One thing you can’t always convey across writing very well is the emotion that’s behind these eyes.
Lately it’s a storm that I feel is coming. A darkness that wants to consume us with fear of the unknown. Just what am I talking about?
Grain markets.
This year was bountiful for our wheat crop. We’ve made the best wheat crop so far, and we’re not the only ones. Our average on the farm is 42 bushels per acre, this year it was 65. Some places had close to 70. We had beautiful spring rains that helped our crops grow. We celebrated the rain and were thankful for every inch we received.
Then our elation eased once we took our wheat crop to the elevator.
When selling our grain at our elevator, we have no control over the price we get for it. It’s an open market. This year while weighing our options on when to sell it, bills started piling up. With our farm we don’t have much cash on hand, so we have to sell to pay bills. These bills are inputs (seed, fertilizer, chemical, insurance, etc.) put into our crops.
It was a wash this year.
That means it actually cost us to grow wheat.
We made zero profit of our best crop of wheat this year.

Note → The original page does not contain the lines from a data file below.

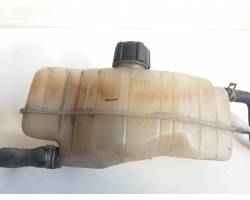 Vaschetta liquido radiatore RENAULT Clio Serie (04>08)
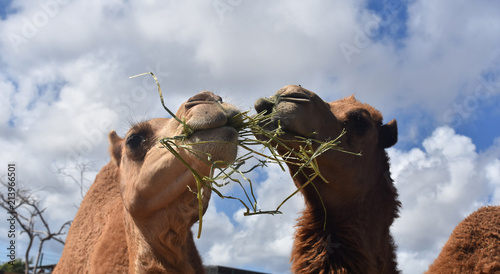 Adorable Pair of Camels Eating Clusters of Hay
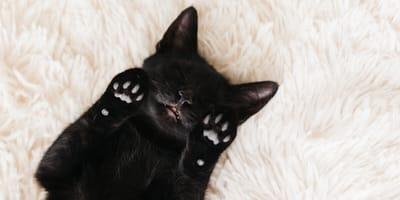 mitos y leyendas sobre gatos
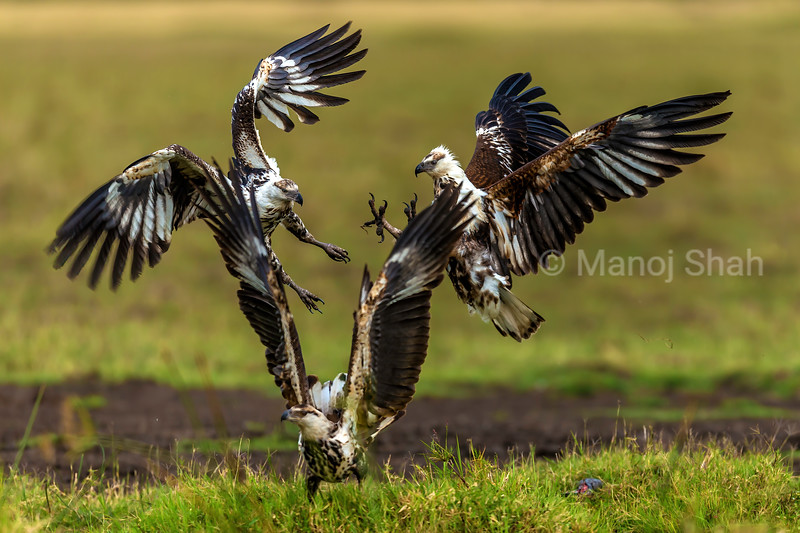 Two African Fish Eagles fight in aiir while a third one spreads irs wings next to a cat fish catch in Masai Mara.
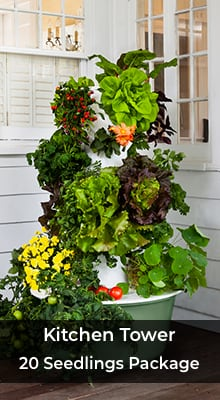 Kitchen Tower 20 Seedlings Package | Tennessee Urban Farm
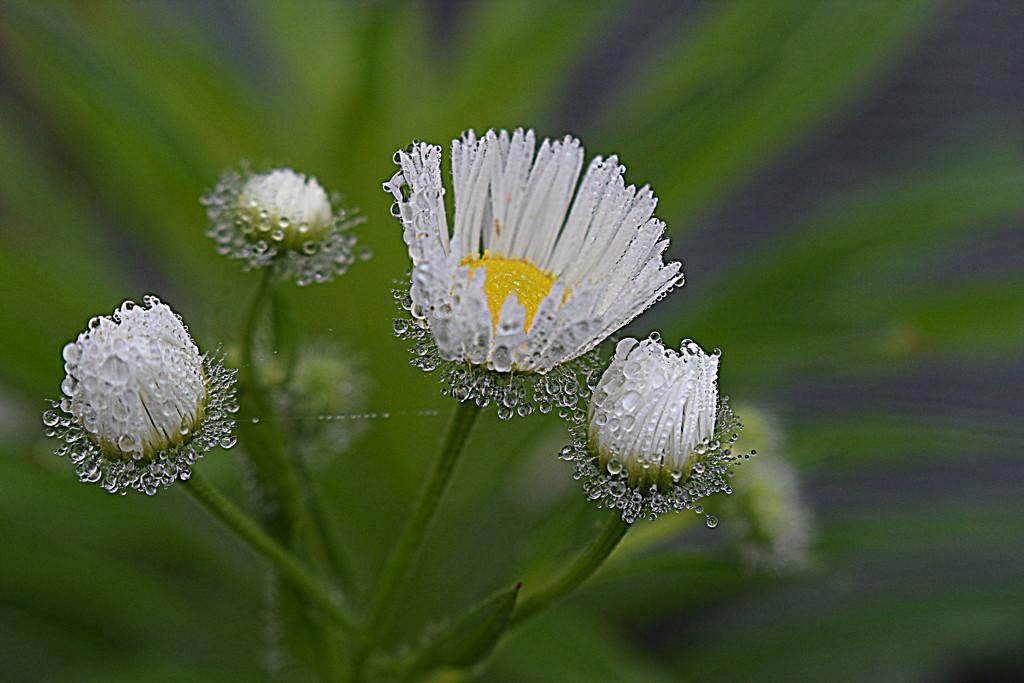 Dew on the Daisies by genealogygenie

And the loan at the bank, called an operating loan, is still needing paid. Along with usual family bills that come around like clockwork.
Emotion.
How can you convey and put into words the fear of these prices we are getting for all our hard work? It’s difficult sometimes. Imagine putting every ounce of yourself into something only to get nothing in return. Your paycheck cut in half, but your household items never lower in cost. That’s what it’s like to farm sometimes. Frustration, heartache, fear of losing it all.

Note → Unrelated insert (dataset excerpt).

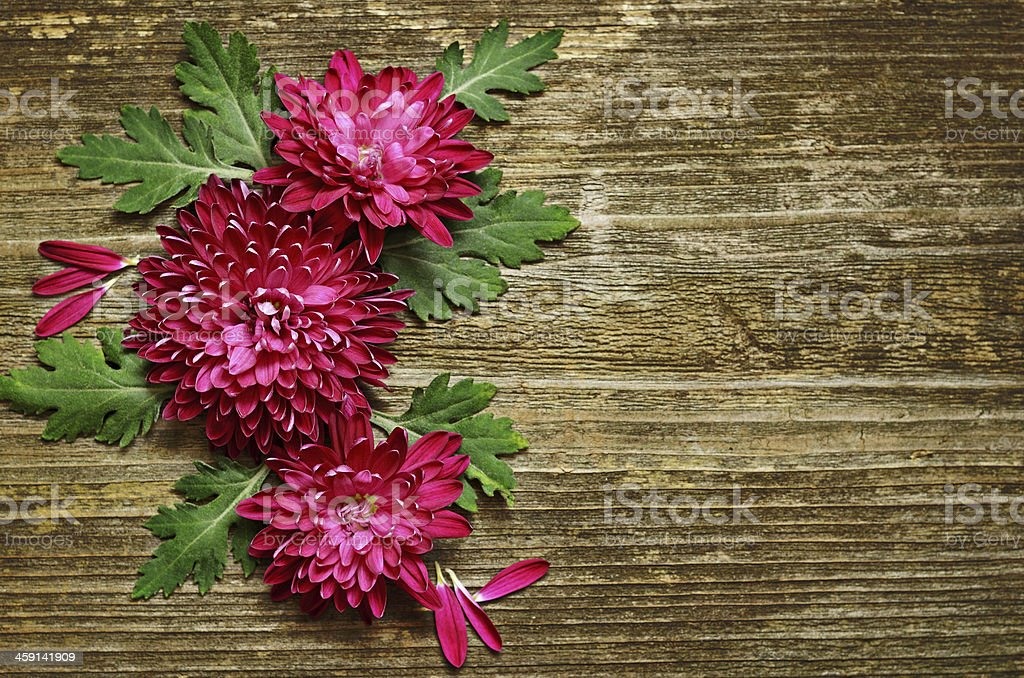 Asters  composition on wooden background royalty-free stock photo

Not everything is rosy in this farm life and that is why only two percent of people in this country continue to farm. Because we don’t give up. We wipe the dust off our knees where we have been kicked down, wipe our brows and hope.
We hope this is as low as it’s going to go. We watch those sunrises and know a new day has started. We sigh and know someone upstairs will provide encouragement and guidance.